The court-approved raid, which removed more than 450 children, was based on the state's belief that young girls were being wed to older men and that boys were being groomed to continue the practice.

The hearing came a day after Texas' 3rd Court of Appeals ruled that a trial judge did not have enough evidence to keep every child from the ranch, home to members of the Fundamentalist Church of Jesus Christ of Latter Day Saints.

Friday, the state appealed to the Texas Supreme Court to stay that order, and lawyers for the FLDS filed briefs explaining why the high court shouldn't.

Amid the legal wrangling, there was another development: Texas Child Protective Services representatives in San Antonio agreed to reunite 12 children with their parents until the Texas Supreme Court considers the stay request.

CPS said the three families could live in the area under state supervision.

Louisa Bradshaw Jessop, 22, spent two hours on the witness stand in San Angelo. She gave halting answers to questions from state attorney Ellen Griffith about how long she had been at the ranch, who shares the building where she lives, and whether she had known about any inappropriate relationships there.

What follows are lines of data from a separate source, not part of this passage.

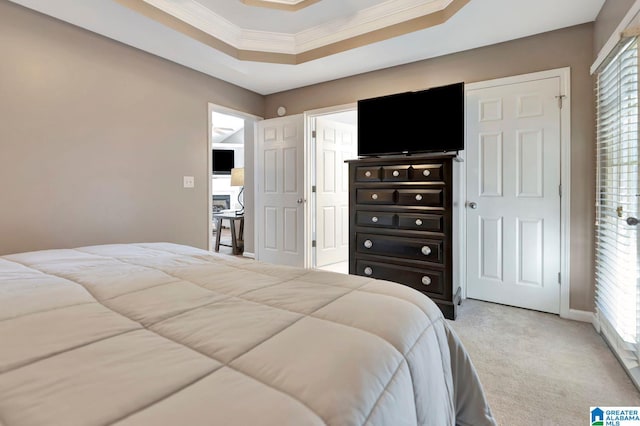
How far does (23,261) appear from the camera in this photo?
1.46 metres

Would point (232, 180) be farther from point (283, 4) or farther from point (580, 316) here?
point (580, 316)

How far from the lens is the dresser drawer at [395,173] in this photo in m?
2.76

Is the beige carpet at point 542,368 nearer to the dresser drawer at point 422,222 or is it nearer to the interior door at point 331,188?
the dresser drawer at point 422,222

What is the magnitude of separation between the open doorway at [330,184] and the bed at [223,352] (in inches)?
118

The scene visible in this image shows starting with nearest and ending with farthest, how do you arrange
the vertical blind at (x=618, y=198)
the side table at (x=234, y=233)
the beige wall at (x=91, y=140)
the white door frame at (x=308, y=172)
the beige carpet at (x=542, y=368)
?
the beige carpet at (x=542, y=368), the vertical blind at (x=618, y=198), the beige wall at (x=91, y=140), the white door frame at (x=308, y=172), the side table at (x=234, y=233)

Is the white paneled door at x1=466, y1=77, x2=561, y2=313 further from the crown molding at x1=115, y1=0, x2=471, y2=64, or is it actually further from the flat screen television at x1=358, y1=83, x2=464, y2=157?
the crown molding at x1=115, y1=0, x2=471, y2=64

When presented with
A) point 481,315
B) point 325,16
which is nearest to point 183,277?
point 481,315

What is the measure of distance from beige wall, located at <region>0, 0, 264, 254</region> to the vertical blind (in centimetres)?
363

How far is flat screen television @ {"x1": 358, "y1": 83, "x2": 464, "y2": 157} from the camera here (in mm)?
2750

Jessop often simply responded, "I don't know" or, "I can't remember right now."

She offered little information about her father-in-law, Merrill Jessop, or his wife Barbara - both of whom are described as abusive in a book by former plural wife Carolyn Jessop, who has assisted the state since the April raid.

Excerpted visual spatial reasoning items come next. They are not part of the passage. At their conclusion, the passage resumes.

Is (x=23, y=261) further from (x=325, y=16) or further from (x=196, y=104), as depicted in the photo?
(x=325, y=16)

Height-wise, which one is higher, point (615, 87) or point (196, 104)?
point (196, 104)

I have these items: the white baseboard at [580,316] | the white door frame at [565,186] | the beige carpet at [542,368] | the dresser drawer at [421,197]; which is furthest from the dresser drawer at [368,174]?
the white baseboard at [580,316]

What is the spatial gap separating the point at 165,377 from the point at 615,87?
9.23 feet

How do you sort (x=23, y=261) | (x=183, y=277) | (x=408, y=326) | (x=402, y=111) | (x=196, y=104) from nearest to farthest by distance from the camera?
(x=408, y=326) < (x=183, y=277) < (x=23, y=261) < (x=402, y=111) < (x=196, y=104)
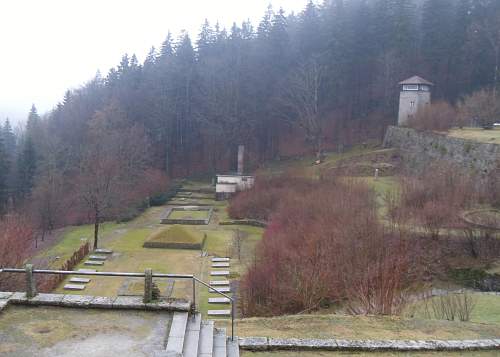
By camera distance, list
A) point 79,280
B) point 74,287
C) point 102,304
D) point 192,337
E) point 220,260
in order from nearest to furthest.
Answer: point 192,337, point 102,304, point 74,287, point 79,280, point 220,260

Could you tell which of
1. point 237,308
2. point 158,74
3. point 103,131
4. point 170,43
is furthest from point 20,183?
point 237,308

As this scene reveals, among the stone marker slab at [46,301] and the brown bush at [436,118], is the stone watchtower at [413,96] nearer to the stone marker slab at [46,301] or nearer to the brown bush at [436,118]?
the brown bush at [436,118]

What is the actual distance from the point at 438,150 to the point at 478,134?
2.34m

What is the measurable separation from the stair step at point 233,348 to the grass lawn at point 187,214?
68.6ft

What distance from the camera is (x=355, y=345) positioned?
26.0ft

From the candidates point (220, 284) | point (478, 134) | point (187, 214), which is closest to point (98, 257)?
point (220, 284)

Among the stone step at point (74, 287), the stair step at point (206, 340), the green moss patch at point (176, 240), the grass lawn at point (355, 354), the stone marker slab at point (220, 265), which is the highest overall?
the stair step at point (206, 340)

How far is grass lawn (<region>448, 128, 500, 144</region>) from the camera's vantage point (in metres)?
23.8

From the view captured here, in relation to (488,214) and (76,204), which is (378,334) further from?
(76,204)

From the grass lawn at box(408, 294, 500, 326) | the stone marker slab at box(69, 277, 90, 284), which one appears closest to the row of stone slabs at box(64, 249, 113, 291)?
the stone marker slab at box(69, 277, 90, 284)

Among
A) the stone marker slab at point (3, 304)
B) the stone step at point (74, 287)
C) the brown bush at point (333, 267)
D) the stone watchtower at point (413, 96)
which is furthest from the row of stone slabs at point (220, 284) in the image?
the stone watchtower at point (413, 96)

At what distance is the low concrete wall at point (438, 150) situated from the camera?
882 inches

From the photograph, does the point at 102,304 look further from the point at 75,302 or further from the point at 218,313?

Asked whom she had seen at the two-story home shared by her in-laws, Louisa responded, "I saw me."

Jeffs, the sect's leader, presided over her 2003 marriage at age 17 to Dan Jessop.

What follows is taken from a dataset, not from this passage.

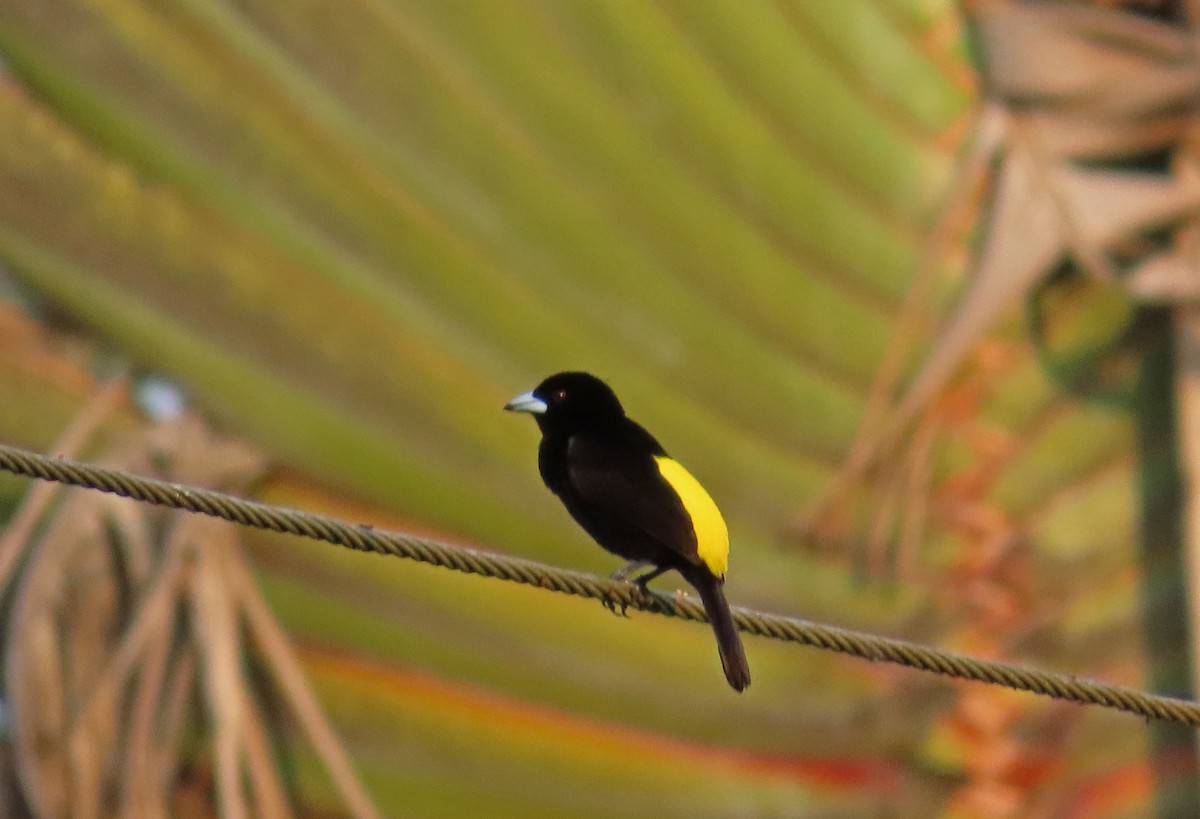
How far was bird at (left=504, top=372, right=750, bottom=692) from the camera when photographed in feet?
16.9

Louisa Jessop was shown photos of Jeffs kissing young girls, at least one of whom is one of Merrill Jessop's daughters, and said she did not know if they were married. She said she thought the behavior was inappropriate.

In FLDS culture, a man can have physical contact with a female only if they are married. There was no discussion on whether sexual intimacy occurred.

Griffith asked if she knew why Jeffs was in prison and she responded, "For unjust causes as far as I'm concerned," and added that Jeffs "is perfect to me."

Randal Stout, who represents her infant, got her to agree that living in a home where underage mothers also reside might be seen as failing to protect her own children.

Louisa Jessop broke down when Lexie Wiley, her attorney, asked about being separated from her children and said the state had changed her status from disputed minor to adult "about the second" her baby was born.

Louisa said she would abide by Texas law as far as her own children's marriages.

When Louisa's husband, Dan Jessop, took the stand, state attorney Eric Tai showed him the photo of Jeffs kissing the young girl - his sister - and asked what he thought of it.

"I think there's everything wrong with that," he said. "It's against my religion and against my beliefs."

Asked if he thought the scene amounted to sexual abuse, Jessop said, "I do not consider a girl kissing a man sexual abuse."

Tai asked Jessop if his sister was married to Jeffs, who was convicted in Utah this year of being an accomplice to rape for performing a marriage between a 14-year-old FLDS girl and her 19-year-old cousin.

Jessop said he did not know.

"Seeing an image like that, what do you think?" Tai asked.

"It seems a little wild to me," Jessop answered, "but you see a lot more wild things than that driving down the streets of the city."

Griffith would not divulge the origin of the photos, but provided the court with a 2003 bishop's record that included a birth date indicating the girl was 12 at the time - July 27, 2006 - a month before Jeffs was arrested in Nevada after being on the lam for nearly two years.

Rod Parker, an FLDS spokesman, called the state's use of the photographs of Jeffs a "gratuitous publicity stunt by CPS which doesn't go to the issue at court, which is whether a baby is in immediate danger by what someone else did."

The hearing will resume Tuesday before 51st District Judge Barbara Walther, who approved the raid in April.

Walther acknowledged that the appellate court's decision was looming in the background of the case and said she had been criticized for not allowing enough evidence to be let in during a custody hearing in April.

"We're going to have a full-blown adversarial hearing," she said, "and if it takes two to three days, we're going to do it."